27 Mayıs 1960'da başlayan, 12 Mart 1971 ile devam eden, 12 Eylül 1980 ile devam eden toplumu pasifleştirme süreci Gezi Parkı eylemleri ile sona eriyor gibiydi. Bu dönemleri yaşamamış gençler harekete geçmiş ve ilk defa başka birşey olmuştu.

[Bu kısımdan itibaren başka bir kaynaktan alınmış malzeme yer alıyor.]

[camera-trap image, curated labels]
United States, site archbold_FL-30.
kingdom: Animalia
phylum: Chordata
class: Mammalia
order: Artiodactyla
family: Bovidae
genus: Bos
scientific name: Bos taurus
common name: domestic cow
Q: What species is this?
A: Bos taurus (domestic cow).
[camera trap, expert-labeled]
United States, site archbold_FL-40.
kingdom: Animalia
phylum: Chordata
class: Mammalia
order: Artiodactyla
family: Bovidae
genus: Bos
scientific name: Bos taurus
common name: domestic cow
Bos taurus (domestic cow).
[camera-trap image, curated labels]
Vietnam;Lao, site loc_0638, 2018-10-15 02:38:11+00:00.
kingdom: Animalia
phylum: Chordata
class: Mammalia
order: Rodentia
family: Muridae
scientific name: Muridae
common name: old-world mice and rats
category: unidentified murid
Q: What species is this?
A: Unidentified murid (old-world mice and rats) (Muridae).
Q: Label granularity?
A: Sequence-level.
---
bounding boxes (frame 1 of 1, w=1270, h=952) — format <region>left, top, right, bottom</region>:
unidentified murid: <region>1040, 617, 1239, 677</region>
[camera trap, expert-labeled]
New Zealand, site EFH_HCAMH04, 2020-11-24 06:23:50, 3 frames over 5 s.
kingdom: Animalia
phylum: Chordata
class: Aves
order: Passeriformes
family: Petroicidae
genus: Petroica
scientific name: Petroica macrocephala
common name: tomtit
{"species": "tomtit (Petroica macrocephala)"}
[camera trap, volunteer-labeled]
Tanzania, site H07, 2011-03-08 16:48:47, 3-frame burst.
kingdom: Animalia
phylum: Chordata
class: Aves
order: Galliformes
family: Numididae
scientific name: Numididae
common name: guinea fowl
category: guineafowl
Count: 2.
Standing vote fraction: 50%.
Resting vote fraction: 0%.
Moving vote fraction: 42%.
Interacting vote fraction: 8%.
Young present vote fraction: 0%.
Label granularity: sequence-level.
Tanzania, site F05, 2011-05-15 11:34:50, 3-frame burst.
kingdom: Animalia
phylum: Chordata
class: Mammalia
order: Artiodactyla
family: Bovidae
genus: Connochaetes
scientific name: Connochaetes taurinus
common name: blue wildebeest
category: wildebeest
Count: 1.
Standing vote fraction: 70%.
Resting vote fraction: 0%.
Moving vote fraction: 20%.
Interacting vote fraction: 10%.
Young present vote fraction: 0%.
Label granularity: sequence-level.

Daha önceki gençlik hareketlerinde orta yaş grubu gençlik hareketlerini desteklemezken, Gezi Parkı direnişi bu kez orta yaş grubundan anneler ve babalardan önemli destek görüyorlardır.
Onlar gençliklerinde anne ve babaları tarafından engellenmiş ancak şimdi geçmişte yapamadıklarını gördüklerinde bunu destekler hale gelmişlerdi.
Bu nokta Türk gençlik hareketlerinde önemli bir noktadır ve sosyal medyanın ne kadar etkili bir araç olduğunu göstermesi açısından da dünyaya yayılacak bir hareketin başlangıcı olacağının ifade edilmesi gerekir.
Gençliğinde otoriteye karşı gelebilmiş bir Başbakan, sevilmeyi önemseyen bir kişi olarak kendisinin otorite haline dönüştürülmesine sinirlenmesi ve bu yüzden sert bir otorite haline dönüşmesi çok doğal. Bunu söylemlerinde görüyoruz. Bu şekilde sert bir söylemlerin ardında kendisine oy veren kütleyi de blok haline getiriyor. Biz olmazsak siz tehlikedesiniz mesajını güzel şekilde işliyor.
Böyle bakıldığında iki tarafta davranışlarında haklı görünüyor. Çok etkili olmayan CHP muhalefetinin boşluğunu dolduran Gezi Parkı hareketi Başbakanın söylemlerinde en önemli noktayı oluşturacak ve arasıra da diğer partilere söylemek istediklerini söyleyecektir.
Bir önemli nokta ise Gezi Parkı hareketinin gönüllüler hareketi olması ve ne yöne gideceğinin belirlenememesidir. Bu ise partilerin uzun dönemli seçim politikaları için bir tehlike sayılabilir.